Earlier this month, the Fund raised its growth outlook for the euro area to 1.7 per cent in 2010 and 1.5 per cent in 2011, and it said in the outlook inflation would remain low at 1.6 per cent and 1.5 per cent, respectively.
It said there were still risks, including the possibilities of weaker than predicted global growth as well as renewed volatility on European markets.
In its Regional Economic Outlook for Europe, the IMF said developments in the continent’s emerging East would depend on the richer West, where renewed instability could hit trade and capital flows, hurting already weak domestic demand.
Advanced Europe would continue to lag more dynamic economies in Asia and the Americas in part due to the impact of the crisis and the struggle by governments from Britain to the Baltics to rein in budget deficits.
“More than ever… the recovery depends on policymakers getting it just right,” the Fund said.
“Fiscal consolidation, while inevitable, should be undertaken in a way that minimizes the negative impact on growth and unemployment; if growth threatens to slow appreciably more than we expect, countries with fiscal room could postpone some of the planned consolidation.”
But intransigent labour, product and service markets would also limit the euro zone’s potential growth, particularly since a restocking cycle that has been a main growth driver is waning.
Ajai Chopra, acting director of the IMF’s European Department, added that policymakers should follow up on stress tests conducted at the end of the summer to ensure banks have adequate capital without delay.
“The results of the recent European Union-wide stress tests provide a rough guide of the banks that may need to be merged or recapitalized,” he said in a statement.
The Fund said governance of the European Union and euro area need to “be fundamentally improved” and argued evidence showed fiscal consolidation would be more successful by selectively cutting costs than trying to raise revenue through tax hikes.
The Fund noted that, largely based on a rebound in exports, especially to Germany, Europe’s developing economies were recovering from the deepest contraction since the 1989 fall of Communism.
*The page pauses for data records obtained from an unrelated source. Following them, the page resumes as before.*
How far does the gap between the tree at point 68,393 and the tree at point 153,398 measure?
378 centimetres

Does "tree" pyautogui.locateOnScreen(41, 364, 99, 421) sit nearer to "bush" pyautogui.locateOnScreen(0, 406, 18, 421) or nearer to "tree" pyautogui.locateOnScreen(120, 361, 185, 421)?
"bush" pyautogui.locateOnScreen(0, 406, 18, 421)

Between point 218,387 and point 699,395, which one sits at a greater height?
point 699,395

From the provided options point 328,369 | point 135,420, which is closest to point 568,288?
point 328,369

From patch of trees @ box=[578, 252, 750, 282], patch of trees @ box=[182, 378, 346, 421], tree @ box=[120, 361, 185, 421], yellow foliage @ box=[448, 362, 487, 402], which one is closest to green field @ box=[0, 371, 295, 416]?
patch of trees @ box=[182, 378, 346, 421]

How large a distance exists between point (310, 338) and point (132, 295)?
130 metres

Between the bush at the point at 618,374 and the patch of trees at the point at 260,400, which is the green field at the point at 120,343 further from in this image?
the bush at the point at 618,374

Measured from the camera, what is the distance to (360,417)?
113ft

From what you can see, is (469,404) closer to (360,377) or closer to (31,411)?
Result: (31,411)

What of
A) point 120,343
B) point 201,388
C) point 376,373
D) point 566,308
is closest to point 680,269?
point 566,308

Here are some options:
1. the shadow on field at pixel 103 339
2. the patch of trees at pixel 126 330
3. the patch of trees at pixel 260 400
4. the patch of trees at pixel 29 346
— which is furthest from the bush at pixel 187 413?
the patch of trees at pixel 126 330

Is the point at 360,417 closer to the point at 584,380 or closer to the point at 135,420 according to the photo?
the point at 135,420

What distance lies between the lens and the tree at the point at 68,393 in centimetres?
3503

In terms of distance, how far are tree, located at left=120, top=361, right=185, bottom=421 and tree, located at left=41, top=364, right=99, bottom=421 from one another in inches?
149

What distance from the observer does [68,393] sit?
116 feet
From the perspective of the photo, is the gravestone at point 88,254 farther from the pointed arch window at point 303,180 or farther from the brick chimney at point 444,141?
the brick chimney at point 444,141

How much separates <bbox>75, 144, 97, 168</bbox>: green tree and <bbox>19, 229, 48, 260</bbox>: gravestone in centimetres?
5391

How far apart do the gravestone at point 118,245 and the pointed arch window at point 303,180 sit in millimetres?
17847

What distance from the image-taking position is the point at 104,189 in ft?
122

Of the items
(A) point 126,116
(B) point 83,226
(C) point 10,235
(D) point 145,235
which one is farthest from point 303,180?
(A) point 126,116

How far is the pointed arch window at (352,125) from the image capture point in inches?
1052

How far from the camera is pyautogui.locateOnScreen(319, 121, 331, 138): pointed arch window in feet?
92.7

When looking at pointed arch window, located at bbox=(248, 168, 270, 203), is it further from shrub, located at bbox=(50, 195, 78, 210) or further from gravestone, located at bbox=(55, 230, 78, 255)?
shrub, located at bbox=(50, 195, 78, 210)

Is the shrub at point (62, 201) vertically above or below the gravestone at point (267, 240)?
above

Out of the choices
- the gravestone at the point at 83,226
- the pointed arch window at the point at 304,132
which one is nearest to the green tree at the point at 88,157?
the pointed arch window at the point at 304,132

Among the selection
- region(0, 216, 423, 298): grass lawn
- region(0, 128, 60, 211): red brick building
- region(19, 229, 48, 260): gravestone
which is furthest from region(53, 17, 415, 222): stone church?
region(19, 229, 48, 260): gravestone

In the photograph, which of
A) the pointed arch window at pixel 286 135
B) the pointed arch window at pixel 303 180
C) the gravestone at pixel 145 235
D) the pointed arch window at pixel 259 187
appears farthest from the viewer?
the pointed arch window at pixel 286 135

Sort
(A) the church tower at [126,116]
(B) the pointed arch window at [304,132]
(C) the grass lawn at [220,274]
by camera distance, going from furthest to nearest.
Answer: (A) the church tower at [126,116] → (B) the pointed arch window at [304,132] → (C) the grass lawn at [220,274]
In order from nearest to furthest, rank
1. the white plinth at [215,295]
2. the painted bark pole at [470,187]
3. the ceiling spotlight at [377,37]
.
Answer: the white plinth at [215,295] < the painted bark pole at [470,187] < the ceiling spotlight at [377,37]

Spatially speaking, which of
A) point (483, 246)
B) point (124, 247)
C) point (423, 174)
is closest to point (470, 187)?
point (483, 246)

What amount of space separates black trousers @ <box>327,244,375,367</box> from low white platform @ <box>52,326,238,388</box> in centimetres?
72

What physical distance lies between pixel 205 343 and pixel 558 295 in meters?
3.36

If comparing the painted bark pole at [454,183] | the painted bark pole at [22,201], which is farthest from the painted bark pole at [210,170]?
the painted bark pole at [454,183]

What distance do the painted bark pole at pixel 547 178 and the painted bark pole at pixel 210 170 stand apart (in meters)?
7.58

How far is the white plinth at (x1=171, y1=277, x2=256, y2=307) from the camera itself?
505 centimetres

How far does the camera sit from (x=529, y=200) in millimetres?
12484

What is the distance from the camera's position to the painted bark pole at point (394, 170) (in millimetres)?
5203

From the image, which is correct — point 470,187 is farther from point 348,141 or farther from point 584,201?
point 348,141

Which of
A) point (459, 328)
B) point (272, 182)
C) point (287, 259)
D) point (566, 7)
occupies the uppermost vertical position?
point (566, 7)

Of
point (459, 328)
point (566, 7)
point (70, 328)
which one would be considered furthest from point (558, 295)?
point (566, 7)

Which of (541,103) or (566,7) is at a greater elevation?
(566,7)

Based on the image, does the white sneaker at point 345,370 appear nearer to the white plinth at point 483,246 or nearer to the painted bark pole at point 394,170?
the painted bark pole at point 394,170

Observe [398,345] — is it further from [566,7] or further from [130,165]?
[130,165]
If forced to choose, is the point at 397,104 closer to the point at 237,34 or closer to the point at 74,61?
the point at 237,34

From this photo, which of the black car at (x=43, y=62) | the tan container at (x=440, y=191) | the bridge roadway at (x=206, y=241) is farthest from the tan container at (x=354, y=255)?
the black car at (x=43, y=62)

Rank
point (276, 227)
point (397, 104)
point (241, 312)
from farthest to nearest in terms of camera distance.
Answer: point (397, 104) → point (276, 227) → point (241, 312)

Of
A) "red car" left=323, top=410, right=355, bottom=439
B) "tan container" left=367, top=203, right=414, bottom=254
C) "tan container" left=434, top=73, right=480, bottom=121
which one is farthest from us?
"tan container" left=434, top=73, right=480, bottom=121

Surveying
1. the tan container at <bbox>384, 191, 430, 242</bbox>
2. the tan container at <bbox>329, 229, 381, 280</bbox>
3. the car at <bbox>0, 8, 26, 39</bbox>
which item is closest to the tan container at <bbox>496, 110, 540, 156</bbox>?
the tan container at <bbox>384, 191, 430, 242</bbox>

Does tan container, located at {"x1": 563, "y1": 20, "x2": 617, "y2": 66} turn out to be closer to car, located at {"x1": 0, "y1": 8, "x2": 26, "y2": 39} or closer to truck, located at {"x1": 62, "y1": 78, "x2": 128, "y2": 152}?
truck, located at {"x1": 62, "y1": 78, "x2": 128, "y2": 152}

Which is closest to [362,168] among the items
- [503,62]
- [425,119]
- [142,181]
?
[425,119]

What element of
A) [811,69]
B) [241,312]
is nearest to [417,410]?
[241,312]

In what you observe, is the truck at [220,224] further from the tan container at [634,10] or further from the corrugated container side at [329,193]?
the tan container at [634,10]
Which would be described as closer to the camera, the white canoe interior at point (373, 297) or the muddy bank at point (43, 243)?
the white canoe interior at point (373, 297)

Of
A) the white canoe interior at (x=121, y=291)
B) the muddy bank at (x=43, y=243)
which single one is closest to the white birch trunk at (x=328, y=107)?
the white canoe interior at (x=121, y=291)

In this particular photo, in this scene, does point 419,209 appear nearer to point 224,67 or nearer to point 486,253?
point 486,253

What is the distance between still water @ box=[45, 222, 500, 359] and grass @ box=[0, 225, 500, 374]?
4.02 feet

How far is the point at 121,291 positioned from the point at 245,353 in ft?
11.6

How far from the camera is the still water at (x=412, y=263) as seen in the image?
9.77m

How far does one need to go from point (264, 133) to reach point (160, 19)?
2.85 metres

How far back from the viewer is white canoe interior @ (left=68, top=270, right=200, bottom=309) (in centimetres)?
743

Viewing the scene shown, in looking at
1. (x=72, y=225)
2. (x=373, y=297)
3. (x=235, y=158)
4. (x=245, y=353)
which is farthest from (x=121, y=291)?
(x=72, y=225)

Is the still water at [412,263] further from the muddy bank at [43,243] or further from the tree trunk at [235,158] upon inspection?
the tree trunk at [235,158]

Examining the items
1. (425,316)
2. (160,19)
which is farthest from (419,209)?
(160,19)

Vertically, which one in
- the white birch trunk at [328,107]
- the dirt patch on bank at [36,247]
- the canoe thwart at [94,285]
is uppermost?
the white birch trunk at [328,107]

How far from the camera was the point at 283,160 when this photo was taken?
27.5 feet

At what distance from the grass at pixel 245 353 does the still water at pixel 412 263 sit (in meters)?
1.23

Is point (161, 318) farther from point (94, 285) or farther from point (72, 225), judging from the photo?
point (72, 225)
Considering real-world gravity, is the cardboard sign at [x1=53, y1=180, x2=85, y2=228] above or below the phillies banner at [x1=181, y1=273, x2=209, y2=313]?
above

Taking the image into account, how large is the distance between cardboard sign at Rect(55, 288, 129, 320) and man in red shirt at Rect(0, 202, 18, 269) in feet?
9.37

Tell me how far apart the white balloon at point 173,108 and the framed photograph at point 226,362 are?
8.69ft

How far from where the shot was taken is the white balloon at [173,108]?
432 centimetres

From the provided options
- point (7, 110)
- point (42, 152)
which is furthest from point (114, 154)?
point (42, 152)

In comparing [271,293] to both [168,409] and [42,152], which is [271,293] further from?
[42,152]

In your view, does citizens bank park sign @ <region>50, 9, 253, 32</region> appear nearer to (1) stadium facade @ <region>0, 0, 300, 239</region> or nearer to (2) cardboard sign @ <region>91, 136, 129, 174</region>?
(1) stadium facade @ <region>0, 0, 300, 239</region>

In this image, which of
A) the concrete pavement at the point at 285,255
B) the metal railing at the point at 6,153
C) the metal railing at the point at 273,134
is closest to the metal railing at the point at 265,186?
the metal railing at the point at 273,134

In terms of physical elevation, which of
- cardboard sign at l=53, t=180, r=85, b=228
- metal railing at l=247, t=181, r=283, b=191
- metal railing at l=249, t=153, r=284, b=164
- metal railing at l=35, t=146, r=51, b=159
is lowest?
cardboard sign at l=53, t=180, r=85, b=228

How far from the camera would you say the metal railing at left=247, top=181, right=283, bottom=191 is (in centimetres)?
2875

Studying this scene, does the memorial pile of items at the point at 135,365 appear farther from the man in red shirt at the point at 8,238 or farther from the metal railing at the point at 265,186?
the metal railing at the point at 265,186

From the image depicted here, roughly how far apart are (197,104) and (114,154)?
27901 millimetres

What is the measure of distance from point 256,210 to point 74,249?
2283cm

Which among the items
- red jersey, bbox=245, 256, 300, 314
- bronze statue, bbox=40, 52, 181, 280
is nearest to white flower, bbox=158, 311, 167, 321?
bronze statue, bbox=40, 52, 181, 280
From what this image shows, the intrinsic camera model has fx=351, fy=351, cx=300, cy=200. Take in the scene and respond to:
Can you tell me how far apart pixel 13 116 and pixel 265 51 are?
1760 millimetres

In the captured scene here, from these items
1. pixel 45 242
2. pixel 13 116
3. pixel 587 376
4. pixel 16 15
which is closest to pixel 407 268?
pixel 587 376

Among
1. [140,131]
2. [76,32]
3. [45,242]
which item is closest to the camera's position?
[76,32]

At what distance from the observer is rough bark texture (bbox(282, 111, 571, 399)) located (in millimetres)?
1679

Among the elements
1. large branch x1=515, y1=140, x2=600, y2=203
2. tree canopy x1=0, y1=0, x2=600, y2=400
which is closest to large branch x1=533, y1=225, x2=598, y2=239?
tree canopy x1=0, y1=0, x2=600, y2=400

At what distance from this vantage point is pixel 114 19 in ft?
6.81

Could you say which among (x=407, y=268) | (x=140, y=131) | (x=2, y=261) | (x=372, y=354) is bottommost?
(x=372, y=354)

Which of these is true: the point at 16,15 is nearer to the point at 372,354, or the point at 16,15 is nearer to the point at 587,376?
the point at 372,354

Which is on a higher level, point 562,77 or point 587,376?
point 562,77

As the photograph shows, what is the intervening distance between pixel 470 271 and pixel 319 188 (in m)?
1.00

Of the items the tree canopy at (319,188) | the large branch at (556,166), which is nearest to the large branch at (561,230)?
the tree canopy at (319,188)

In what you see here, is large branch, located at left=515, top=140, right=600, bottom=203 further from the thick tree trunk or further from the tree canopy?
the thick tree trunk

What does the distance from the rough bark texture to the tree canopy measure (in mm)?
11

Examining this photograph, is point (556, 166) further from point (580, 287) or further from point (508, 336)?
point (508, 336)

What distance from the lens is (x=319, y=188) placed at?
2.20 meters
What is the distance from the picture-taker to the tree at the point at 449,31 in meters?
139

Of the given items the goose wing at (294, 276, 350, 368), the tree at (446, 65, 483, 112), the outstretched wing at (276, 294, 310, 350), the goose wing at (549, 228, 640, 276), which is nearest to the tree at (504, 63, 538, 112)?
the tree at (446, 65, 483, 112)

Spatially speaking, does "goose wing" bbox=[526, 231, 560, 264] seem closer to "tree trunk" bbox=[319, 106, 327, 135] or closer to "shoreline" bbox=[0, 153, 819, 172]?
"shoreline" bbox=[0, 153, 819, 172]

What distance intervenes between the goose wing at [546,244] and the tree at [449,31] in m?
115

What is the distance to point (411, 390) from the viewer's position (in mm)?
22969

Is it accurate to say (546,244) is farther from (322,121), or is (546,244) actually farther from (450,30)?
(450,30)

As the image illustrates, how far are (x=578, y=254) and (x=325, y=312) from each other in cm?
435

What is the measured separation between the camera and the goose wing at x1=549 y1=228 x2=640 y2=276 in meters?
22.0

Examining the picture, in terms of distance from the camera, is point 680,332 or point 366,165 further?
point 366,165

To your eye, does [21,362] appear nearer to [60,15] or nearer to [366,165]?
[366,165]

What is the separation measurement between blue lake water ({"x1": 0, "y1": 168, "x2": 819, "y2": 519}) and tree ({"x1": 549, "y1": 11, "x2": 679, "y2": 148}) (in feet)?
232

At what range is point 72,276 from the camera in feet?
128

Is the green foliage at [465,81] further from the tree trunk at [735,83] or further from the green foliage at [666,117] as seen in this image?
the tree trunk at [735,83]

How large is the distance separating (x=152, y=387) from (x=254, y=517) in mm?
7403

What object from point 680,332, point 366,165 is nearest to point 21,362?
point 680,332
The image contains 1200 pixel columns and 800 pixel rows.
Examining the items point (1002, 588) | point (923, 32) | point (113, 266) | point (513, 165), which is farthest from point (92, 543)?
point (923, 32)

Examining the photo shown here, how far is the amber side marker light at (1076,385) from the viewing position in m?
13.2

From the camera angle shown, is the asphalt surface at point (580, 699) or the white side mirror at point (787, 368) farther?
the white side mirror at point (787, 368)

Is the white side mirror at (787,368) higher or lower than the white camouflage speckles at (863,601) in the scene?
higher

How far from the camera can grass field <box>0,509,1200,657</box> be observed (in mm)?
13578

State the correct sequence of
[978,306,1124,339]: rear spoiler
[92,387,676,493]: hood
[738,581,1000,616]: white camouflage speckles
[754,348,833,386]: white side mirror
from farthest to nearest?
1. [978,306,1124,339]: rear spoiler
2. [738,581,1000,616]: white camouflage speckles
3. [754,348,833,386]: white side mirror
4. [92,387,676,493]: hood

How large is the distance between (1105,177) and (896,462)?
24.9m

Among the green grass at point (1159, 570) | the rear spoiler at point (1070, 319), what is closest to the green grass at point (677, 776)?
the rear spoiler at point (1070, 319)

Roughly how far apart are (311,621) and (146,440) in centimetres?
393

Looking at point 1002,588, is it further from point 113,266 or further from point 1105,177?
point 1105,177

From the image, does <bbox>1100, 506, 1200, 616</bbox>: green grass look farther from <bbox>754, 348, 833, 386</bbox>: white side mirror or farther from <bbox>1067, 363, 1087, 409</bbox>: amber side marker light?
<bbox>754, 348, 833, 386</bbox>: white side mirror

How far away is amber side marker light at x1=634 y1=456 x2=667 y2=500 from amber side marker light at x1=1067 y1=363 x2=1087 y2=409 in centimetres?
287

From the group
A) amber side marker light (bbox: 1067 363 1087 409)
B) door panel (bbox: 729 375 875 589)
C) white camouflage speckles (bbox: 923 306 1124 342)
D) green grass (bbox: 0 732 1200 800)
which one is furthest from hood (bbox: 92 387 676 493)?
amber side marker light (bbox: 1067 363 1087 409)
It forecast growth of 3.9 per cent this year and 3.8 percent in 2011.
It said fiscal consolidation would help relieve concerns over debt that forced bailouts of Hungary, Romania, Latvia among others, although budgets deficits in Bulgaria, Belarus, Serbia, Kosovo and Montenegro were expected to rise in 2010.
Domestic demand, hurt by a collapse in the lending that spurred double-digit growth in some countries earlier this decade, continued to remain weak and countries needed a new model to resume catching up with the West, it said.
“Beyond the short term, the region will need to find new growth engines, as the growth model of the boom years – driven by capital inflows, rapid credit growth, and domestic demand booms – will need to shift towards greater reliance on the tradable sector as an engine of growth,” the IMF said.